A gas X is diffused `(1)/(sqrt2)`time slower than `SO_(2)` at same temperature calculate V.D of gas X :-

To solve the problem of finding the vapor density of gas X, which diffuses \( \frac{1}{\sqrt{2}} \) times slower than \( SO_2 \), we can follow these steps: ### Step-by-Step Solution: 1. **Understand the relationship between diffusion rates and molecular mass**: According to Graham's Law of Effusion, the rates of diffusion of two gases are inversely proportional to the square roots of their molar masses (molecular weights).
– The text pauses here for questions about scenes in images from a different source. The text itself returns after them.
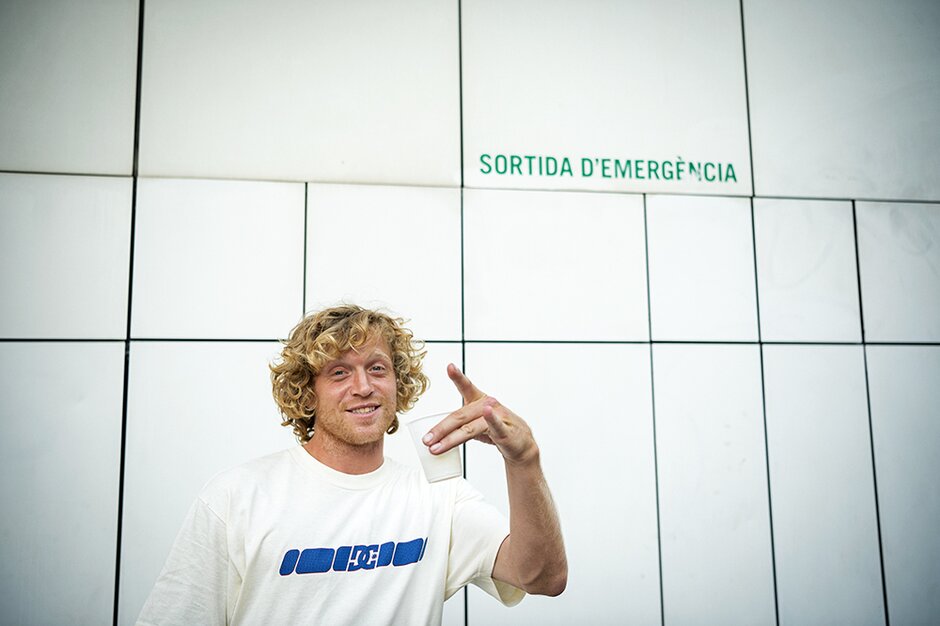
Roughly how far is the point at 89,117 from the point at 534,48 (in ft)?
4.67

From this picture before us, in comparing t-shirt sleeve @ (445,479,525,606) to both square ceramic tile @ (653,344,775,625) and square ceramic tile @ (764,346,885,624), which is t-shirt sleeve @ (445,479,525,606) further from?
square ceramic tile @ (764,346,885,624)

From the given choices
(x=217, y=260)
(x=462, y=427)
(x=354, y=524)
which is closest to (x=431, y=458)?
(x=462, y=427)

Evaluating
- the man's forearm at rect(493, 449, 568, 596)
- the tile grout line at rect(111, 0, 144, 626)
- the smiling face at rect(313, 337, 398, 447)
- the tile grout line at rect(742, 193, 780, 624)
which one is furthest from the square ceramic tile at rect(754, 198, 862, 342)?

This can be expressed as: \[ \frac{R_1}{R_2} = \sqrt{\frac{M_2}{M_1}} \] where \( R_1 \) and \( R_2 \) are the rates of diffusion of gas X and \( SO_2 \) respectively, and \( M_1 \) and \( M_2 \) are their respective molar masses. 2. **Assign known values**: - Let \( R_2 \) (the rate of diffusion of \( SO_2 \)) be 1 (as a reference). - Given that gas X diffuses \( \frac{1}{\sqrt{2}} \) times slower than \( SO_2 \), we can express the rate of gas X as: \[ R_1 = \frac{R_2}{\sqrt{2}} = \frac{1}{\sqrt{2}} \] - The molar mass of \( SO_2 \) is calculated as: \[ M_{SO_2} = 32 + 32 = 64 \, \text{g/mol} \] 3. **Set up the equation using Graham's Law**: Plugging the values into Graham's Law gives: \[ \frac{R_1}{R_2} = \sqrt{\frac{M_{SO_2}}{M_X}} \] Substituting the known values: \[ \frac{\frac{1}{\sqrt{2}}}{1} = \sqrt{\frac{64}{M_X}} \] 4. **Square both sides to eliminate the square root**: \[ \left(\frac{1}{\sqrt{2}}\right)^2 = \frac{64}{M_X} \] This simplifies to: \[ \frac{1}{2} = \frac{64}{M_X} \] 5. **Rearrange to find \( M_X \)**: Cross-multiplying gives: \[ M_X = 64 \times 2 = 128 \, \text{g/mol} \] 6. **Calculate the vapor density**: The vapor density (VD) is defined as: \[ VD = \frac{M_X}{2} \] Substituting the value of \( M_X \): \[ VD = \frac{128}{2} = 64 \] ### Final Answer: The vapor density of gas X is \( 64 \, \text{g/L} \).